[[ Source information open ]]

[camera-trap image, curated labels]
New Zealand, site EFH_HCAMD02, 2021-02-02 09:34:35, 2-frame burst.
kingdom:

[[ Source information closed ]]
[[ Source information open ]]

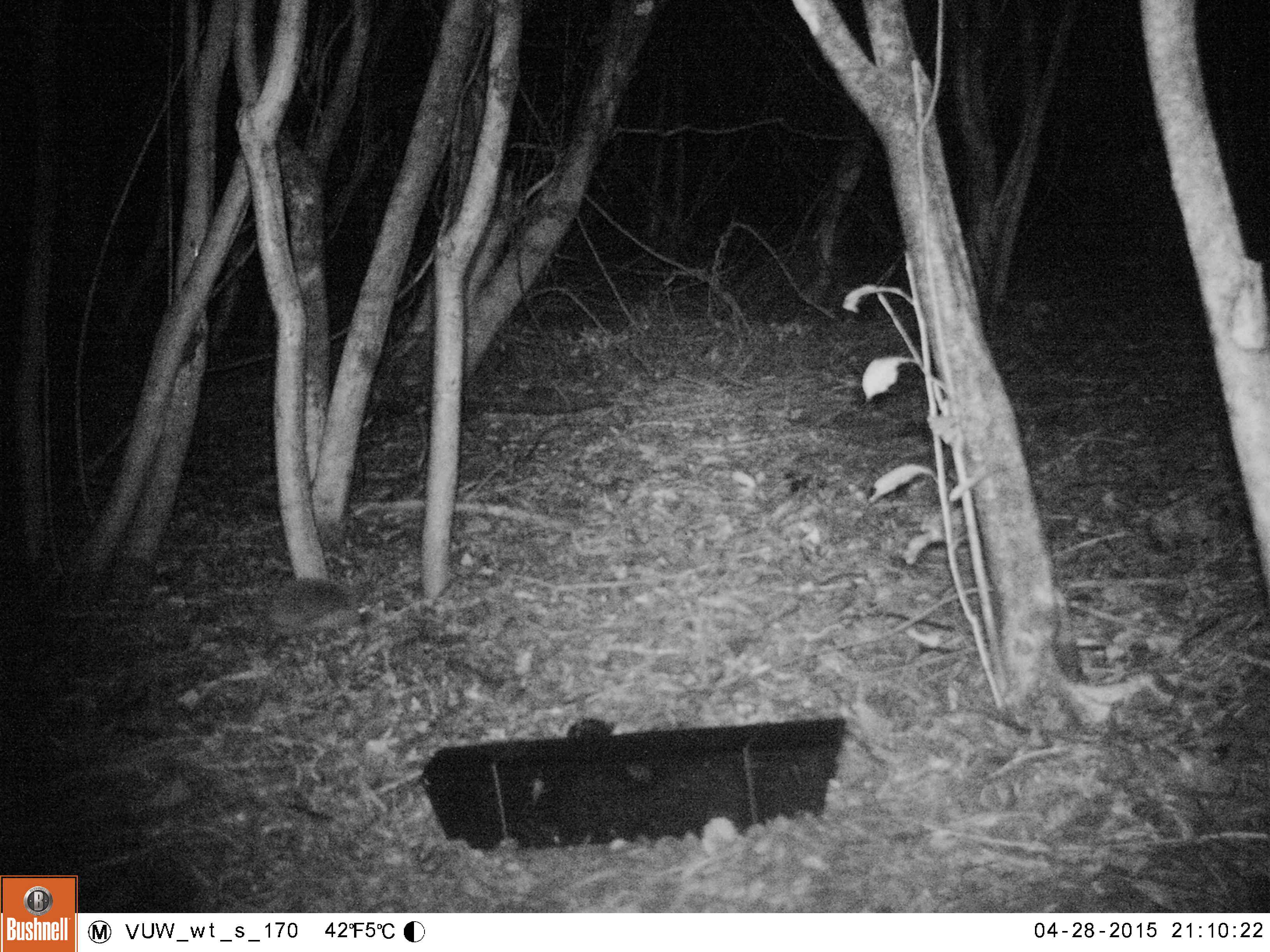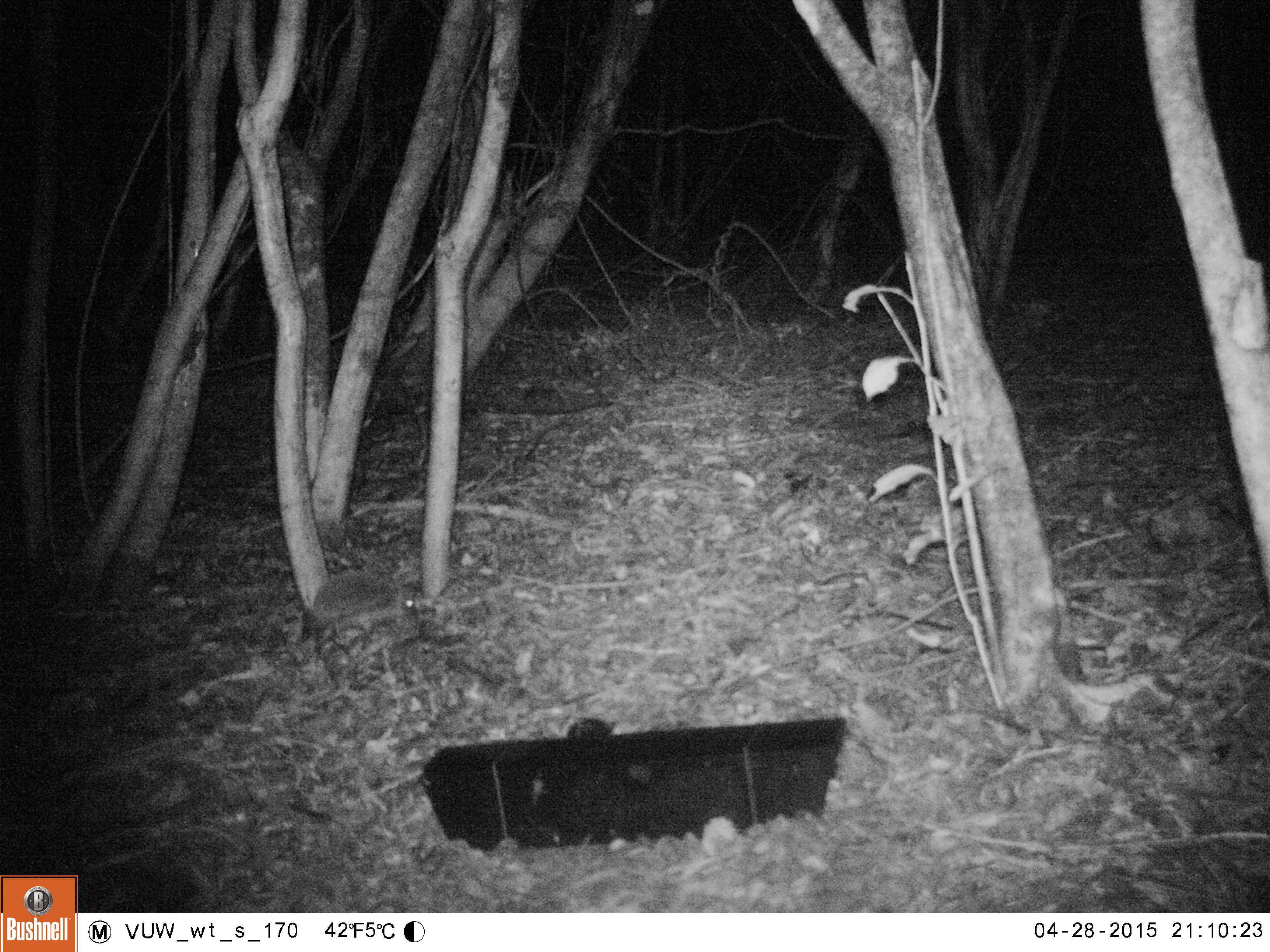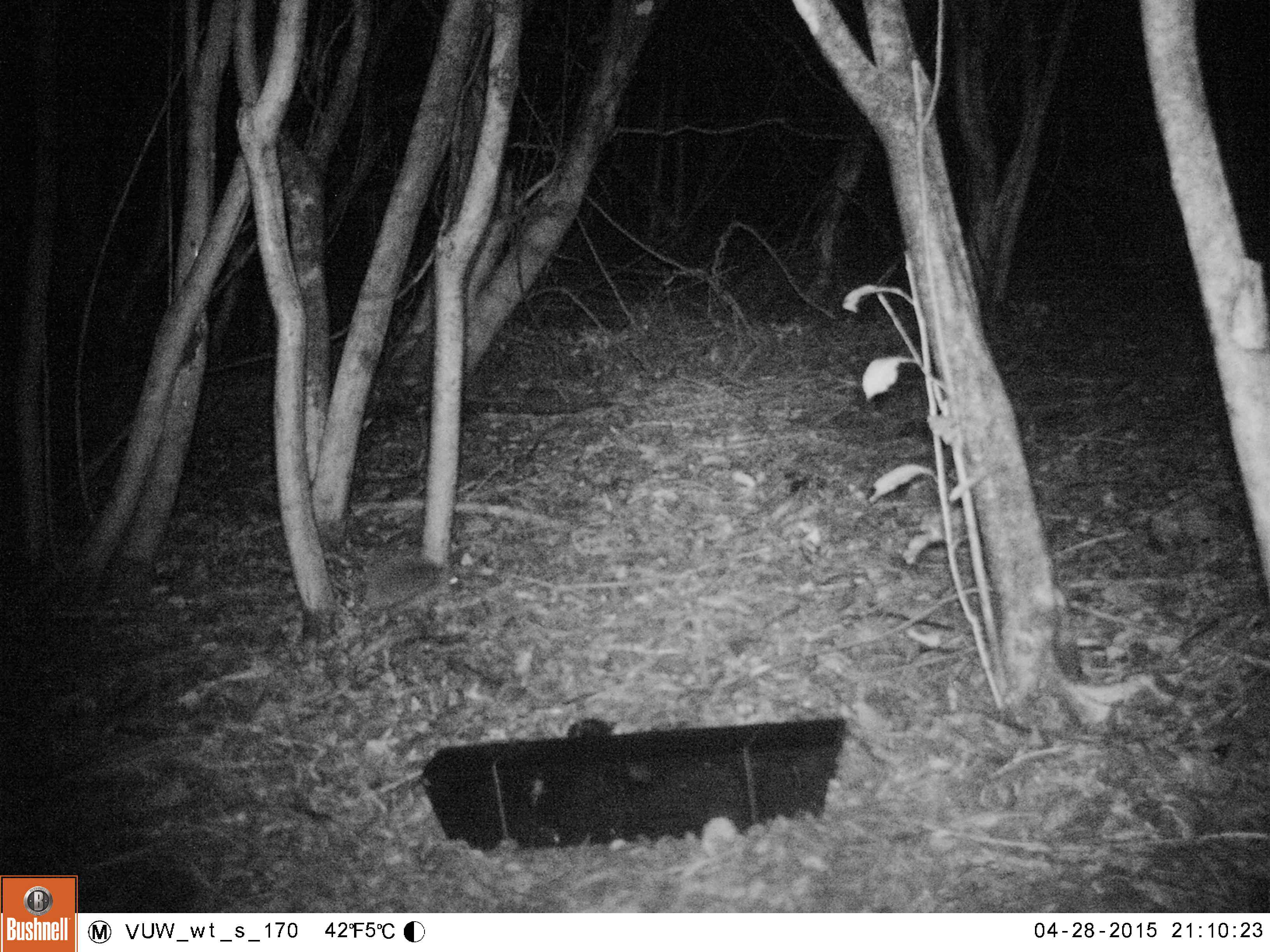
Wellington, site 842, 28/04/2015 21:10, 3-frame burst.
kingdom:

[[ Source information closed ]]

#### Exercise
Only the number is wanted. Count the lines above that include the word "site".

#### Response
2